Abstract 2080: Differing Electromechanical Response to Dobutamine Stress Differentiates Ischaemic from Non-Ischaemic Cardiomyopathy
Background. Resting 2D wall motion abnormalities do not reliably distinguish ischemic from non-ischemic dilated cardiomyopathy (DCM). Dobutamine stress echocardiography (DSE) using wall motion score index (WMSI) identifies coronary artery disease (CAD) in DCM, but the technique is subjective and complicated by left bundle branch block (LBBB). Left ventricular long axis motion is sensitive to ischemia and activation.
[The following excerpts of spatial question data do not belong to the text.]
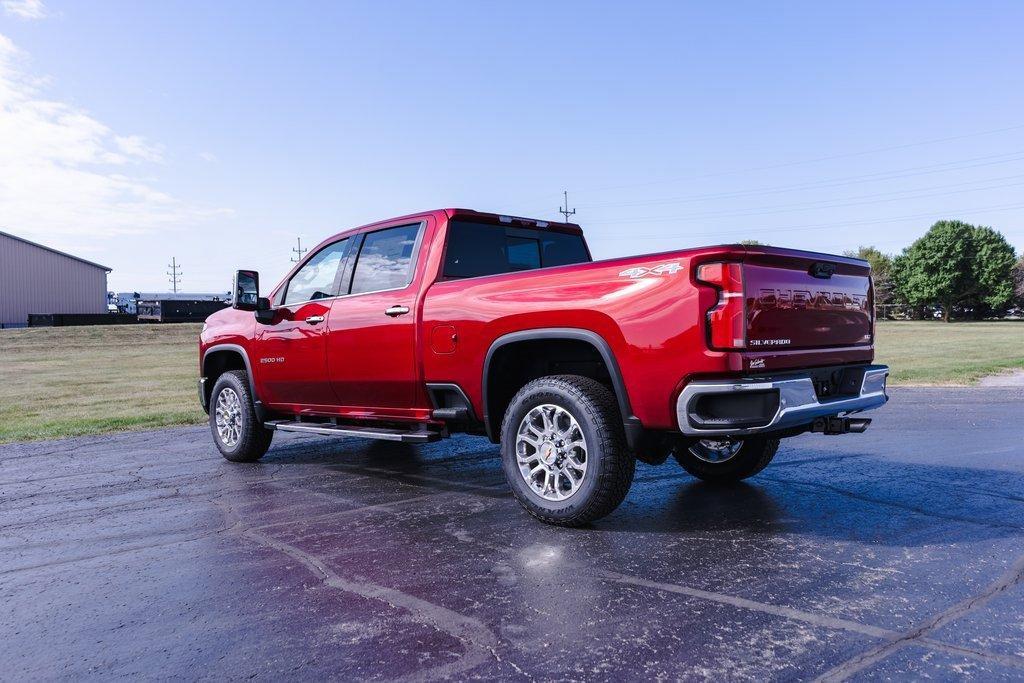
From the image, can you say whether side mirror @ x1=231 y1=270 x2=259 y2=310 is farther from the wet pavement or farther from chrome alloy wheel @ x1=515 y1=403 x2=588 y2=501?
chrome alloy wheel @ x1=515 y1=403 x2=588 y2=501

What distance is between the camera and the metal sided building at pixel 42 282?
54250mm

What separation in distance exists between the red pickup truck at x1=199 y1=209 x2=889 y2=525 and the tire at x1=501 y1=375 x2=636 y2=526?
1 centimetres

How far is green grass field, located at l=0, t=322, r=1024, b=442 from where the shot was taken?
11102 millimetres

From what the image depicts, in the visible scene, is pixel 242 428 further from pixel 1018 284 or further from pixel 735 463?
pixel 1018 284

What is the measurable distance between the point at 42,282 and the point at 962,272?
3206 inches

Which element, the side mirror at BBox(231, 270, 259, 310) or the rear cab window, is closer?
the rear cab window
We compared electromechanical changes in long axis function with WMSI for detection of CAD in DCM, with or without LBBB.
Methods. 73 patients with DCM, 48 with CAD (16 LBBB), 25 without CAD (10 LBBB) were studied during DSE. Electromechanical delay (onset of QRS to onset of segmental shortening: q-OS) from long axis echograms were measured at rest and peak stress and compared with WMSI. Post-ejection shortening (PES) was measured as amplitude of shortening after end-ejection.
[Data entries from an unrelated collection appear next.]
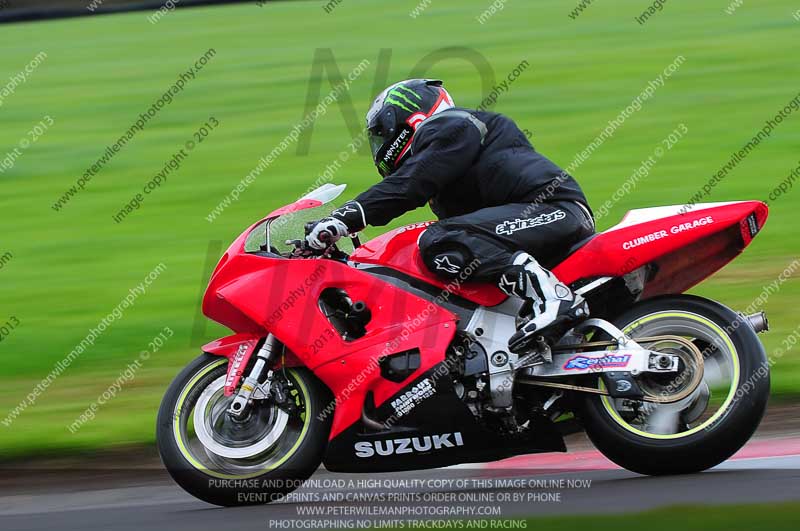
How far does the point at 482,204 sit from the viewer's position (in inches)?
207

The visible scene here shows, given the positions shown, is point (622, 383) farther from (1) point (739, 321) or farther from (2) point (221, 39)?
(2) point (221, 39)

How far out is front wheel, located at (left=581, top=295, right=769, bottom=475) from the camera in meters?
4.77

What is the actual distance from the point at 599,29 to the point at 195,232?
27.6ft

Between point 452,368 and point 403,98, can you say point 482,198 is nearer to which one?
point 403,98

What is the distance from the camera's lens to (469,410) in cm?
494

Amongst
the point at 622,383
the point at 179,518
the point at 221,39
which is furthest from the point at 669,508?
the point at 221,39

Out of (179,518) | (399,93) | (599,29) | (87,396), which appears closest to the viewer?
(179,518)

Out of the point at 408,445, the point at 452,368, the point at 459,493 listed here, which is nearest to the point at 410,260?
the point at 452,368

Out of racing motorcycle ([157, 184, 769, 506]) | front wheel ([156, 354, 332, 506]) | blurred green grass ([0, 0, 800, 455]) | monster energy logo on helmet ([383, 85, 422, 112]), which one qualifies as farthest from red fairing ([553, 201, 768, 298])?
blurred green grass ([0, 0, 800, 455])

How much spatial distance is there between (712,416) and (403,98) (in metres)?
1.97

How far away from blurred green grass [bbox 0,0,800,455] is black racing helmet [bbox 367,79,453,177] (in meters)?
2.41

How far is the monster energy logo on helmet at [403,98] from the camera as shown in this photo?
5195 millimetres

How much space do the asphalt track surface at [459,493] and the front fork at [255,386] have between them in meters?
0.44

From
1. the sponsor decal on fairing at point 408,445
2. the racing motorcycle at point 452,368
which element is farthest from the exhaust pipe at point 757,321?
the sponsor decal on fairing at point 408,445
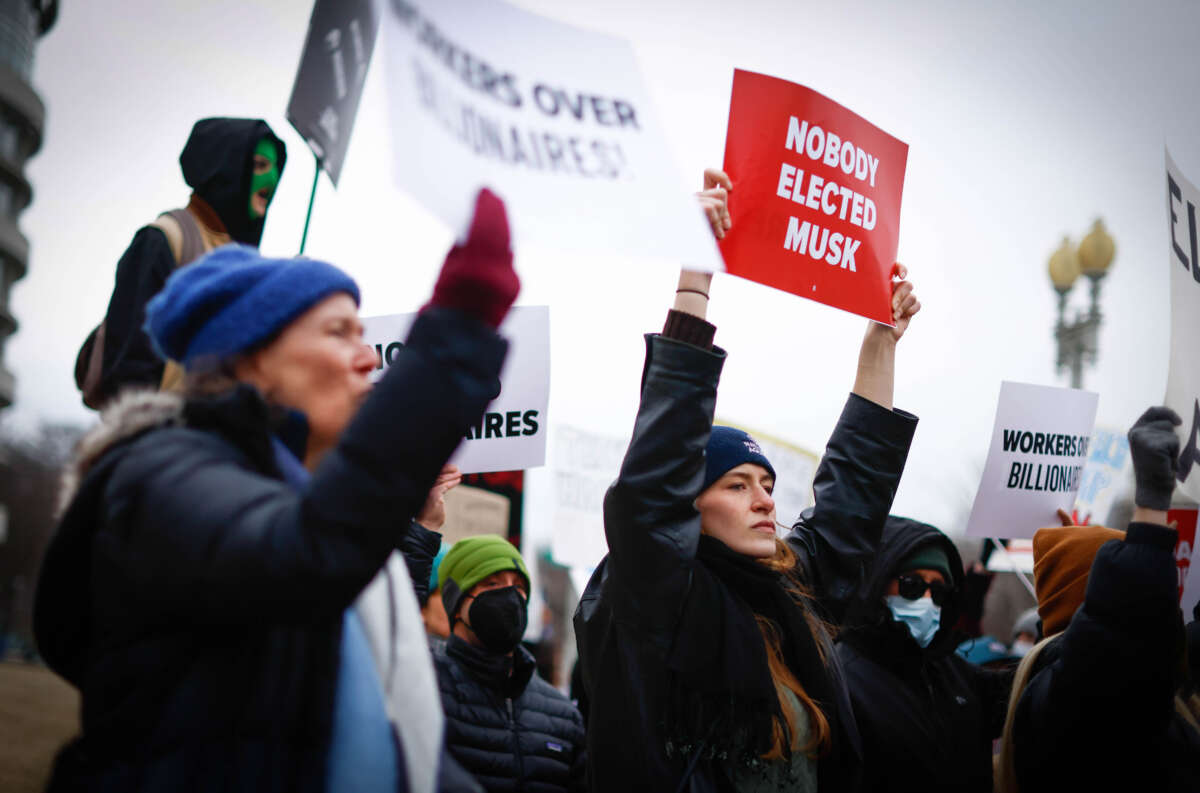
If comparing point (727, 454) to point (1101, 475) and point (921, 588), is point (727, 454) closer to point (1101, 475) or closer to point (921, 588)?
point (921, 588)

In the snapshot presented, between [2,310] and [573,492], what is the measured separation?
5063 millimetres

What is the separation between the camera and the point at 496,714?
393cm

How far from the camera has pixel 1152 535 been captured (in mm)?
2871

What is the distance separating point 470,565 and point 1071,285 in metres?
12.6

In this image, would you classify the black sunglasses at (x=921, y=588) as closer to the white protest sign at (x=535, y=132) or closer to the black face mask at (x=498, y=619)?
the black face mask at (x=498, y=619)

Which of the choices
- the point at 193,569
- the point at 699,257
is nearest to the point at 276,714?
the point at 193,569

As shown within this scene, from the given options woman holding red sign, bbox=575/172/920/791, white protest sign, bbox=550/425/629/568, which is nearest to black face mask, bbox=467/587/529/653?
woman holding red sign, bbox=575/172/920/791

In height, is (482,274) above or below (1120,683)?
above

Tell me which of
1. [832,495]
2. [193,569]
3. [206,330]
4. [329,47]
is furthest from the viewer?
[832,495]

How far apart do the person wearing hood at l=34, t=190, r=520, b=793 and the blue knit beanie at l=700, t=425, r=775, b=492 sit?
4.98 ft

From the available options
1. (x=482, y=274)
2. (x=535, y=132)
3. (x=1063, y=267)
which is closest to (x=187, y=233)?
(x=535, y=132)

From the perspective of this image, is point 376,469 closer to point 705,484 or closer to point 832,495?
point 705,484

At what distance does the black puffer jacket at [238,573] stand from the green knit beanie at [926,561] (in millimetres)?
3062

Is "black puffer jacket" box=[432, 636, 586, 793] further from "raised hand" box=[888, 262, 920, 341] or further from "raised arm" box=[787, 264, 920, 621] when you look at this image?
"raised hand" box=[888, 262, 920, 341]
Results. In non-ischemic DCM: q-OS shortened with stress (from 113±7ms to 80±8ms), even when LBBB was present (from 158±5ms to 106±5ms). This earlier phase shift in segmental shortening was associated with reduction in PES (from 1.0±0.2mm to 0.4±0.1mm, all p<0.001). In ischemic DCM: q-OS failed to shorten with stress (from 124±4ms to 130±6ms, p=NS), even when LBBB was present (156±10ms to 168±11ms, p<0.05). Delayed segmental shortening was associated with increased PES during stress (from 0.9±0.1mm to 1.8±0.2mm, p<0.001). Failure to shorten q-OS (by 25ms) detected CAD with sensitivity 90% and specificity 88%, which was significantly greater than the sensitivity and specificity for changes in WMSI (67% and 76% respectively, p<0.001). Even in LBBB, failure to shorten q-OS (by 37ms) detected CAD with sensitivity 93% and specificity 96%.
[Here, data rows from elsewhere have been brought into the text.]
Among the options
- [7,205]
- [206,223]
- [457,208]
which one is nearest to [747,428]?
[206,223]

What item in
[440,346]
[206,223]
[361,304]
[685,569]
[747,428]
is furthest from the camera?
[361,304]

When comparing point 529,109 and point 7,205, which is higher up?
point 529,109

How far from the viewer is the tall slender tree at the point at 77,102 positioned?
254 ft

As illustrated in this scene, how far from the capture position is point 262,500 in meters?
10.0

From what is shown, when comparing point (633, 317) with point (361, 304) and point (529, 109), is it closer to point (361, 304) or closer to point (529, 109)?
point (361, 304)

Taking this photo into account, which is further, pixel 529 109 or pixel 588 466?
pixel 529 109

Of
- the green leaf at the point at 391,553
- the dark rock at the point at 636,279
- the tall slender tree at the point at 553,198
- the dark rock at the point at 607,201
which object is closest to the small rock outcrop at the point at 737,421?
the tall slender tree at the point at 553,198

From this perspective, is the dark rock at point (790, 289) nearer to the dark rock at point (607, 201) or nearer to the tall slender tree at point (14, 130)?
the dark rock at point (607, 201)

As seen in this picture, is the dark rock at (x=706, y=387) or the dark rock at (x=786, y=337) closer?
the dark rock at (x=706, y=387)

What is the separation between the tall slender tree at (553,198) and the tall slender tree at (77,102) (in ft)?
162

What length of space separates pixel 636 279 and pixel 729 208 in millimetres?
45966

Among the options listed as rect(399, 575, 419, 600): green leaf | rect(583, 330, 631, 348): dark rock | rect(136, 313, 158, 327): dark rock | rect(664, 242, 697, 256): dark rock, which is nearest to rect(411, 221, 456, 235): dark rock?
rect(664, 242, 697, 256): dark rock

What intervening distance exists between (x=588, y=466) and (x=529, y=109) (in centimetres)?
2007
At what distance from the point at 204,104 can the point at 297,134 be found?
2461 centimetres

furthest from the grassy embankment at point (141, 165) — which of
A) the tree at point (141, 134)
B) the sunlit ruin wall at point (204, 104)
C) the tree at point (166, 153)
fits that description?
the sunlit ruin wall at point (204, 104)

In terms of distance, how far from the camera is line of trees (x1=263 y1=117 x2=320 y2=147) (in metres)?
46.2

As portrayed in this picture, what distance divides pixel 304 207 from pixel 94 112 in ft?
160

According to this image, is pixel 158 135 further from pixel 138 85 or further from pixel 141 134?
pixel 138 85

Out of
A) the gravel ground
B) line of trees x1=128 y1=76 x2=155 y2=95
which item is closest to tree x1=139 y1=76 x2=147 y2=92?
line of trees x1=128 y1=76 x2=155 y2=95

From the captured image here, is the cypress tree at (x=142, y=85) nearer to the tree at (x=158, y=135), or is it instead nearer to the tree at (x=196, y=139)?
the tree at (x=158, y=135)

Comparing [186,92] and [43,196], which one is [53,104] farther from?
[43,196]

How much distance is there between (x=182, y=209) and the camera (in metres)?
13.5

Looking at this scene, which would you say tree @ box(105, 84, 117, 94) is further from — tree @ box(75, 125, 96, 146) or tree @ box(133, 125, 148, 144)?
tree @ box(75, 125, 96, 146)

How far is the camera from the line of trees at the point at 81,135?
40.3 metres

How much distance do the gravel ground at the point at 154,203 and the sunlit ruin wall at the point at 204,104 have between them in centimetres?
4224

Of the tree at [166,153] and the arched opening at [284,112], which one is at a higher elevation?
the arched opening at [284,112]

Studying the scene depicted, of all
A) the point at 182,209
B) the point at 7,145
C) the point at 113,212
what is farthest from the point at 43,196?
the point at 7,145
Conclusions. Long axis DSE is a quantifiable non-invasive technique for assessing effects of stress in DCM. It differentiates ischemic from non-ischemic cardiomyopathy with high sensitivity and specificity. It may thus be a useful and simple adjunct to a standard dobutamine stress test for detecting CAD in patients with DCM, particularly with co-existing LBBB.